I’m really drawn to the vulnerability of natural elements. I think that there’s this ephemeral quality to it, which speaks a lot to being a human (laugh). We get obsessed with permanence with works of art a lot — how long will this last or how archival is this piece of your material. But for me, pieces of art are just like us, have a life. And so, they’re born, and they get old.
My creative practice, or at least my visual art practice, began in probably 2015 or so. And at that time, my partner and I were living on 24 acres of deep woods in our friend’s geodesic dome for three years. And a lot of my earlier work, I see as a collaboration between me and that forest in a lot of ways. I don’t know when else I’ll get to live in that vast of a forested land.
I also noticed that you use the color blue a lot. Does it also link to your affection for the natural elements?
There’s a body of my work that uses a lot of blue. Not all of it does. But I do tend to work in saturated colors. It’s like really going back to a tendency I had as a child to just connect or to separate out toys by color and play that way (laugh).
What are your suggestions for young artists on moving forward in the pandemic?

--- TASKS TO PERFORM ---
1/ According to the artist interview, how long did the speaker and a partner live in a friend's geodesic dome?
2/ Return the part of the artist interview that begins at the words "My creative practice, or" and stops after "the natural elements?".
3/ Resume the artist interview from the point where it stops.
The material comes from a different source than the artist interview.

--- RECORDS PROVIDED ---
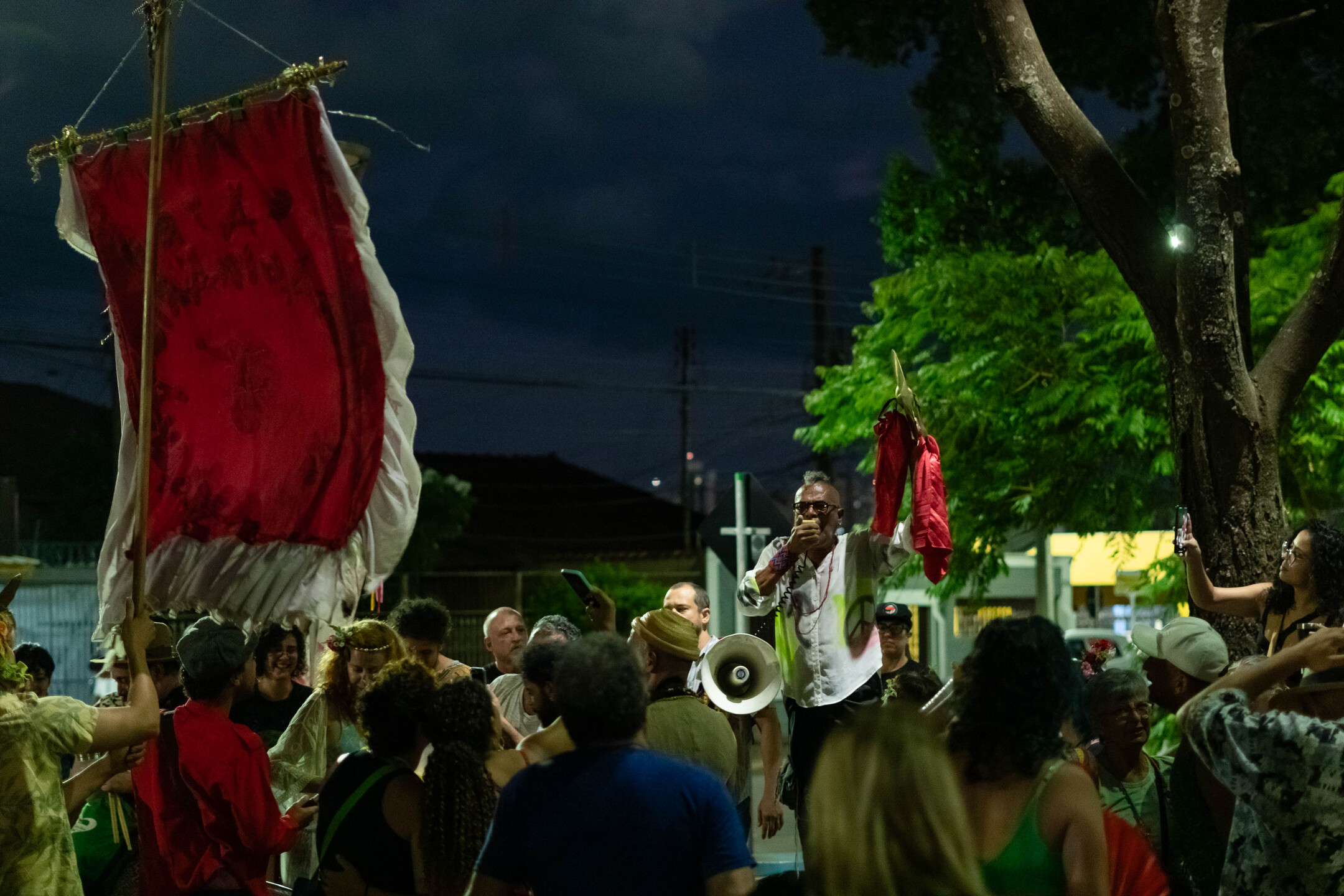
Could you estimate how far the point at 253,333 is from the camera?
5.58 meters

==

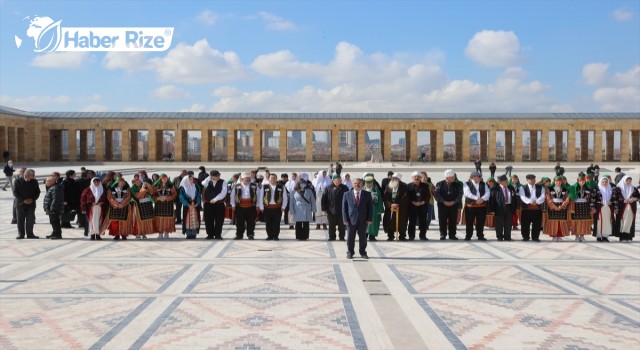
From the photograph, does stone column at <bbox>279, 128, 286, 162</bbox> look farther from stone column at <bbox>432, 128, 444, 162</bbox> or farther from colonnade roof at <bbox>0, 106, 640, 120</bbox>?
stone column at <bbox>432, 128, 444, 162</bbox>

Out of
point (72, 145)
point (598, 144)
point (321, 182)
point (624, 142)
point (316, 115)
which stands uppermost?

--- ACTIVITY ANSWERS ---
1/ Three years.

2/
My creative practice, or at least my visual art practice, began in probably 2015 or so. And at that time, my partner and I were living on 24 acres of deep woods in our friend’s geodesic dome for three years. And a lot of my earlier work, I see as a collaboration between me and that forest in a lot of ways. I don’t know when else I’ll get to live in that vast of a forested land.
I also noticed that you use the color blue a lot. Does it also link to your affection for the natural elements?

3/
I think just show up to your work as much as you can. Obviously, not everyone has the means or privilege to just do that on its own, but always try to make time for your art, even if it is like 15 minutes, 30 minutes every day. And in terms of opportunities to exhibit your work, I think, building relationships is really important. If you see someone that did something that you really like, like curated an exhibition that you really like, or made a piece of art that you really like, reach out to them. Try to get together, pick their brain. See what you can learn, see how your paths can connect. Share your work with them, share your work, share your work. I’m not on social media. I haven’t been for a while, might go back for a bit at some point, but always finding ways to share my work with people, whether it’s virtually or in person, whatever is possible.
And one other thing that I will say about this past year, and with the uprisings and all that, I have been thinking a lot about how we can have more just experiences in the art world to echo the kind of justice that we’re seeking as a whole society. And my responsibility as a lighter-skinned Iranian American person is how I can use my voice, as someone in this position, to bring important questions to the surface that needs to be addressed in a room in order for us to have a kind of art environment that serves everyone equitably.
Thank you so much for being with me today. It’s a pleasure!
Thank you, Joyce!
This interview was conducted by Joyce, the Exhibitions Intern 2021.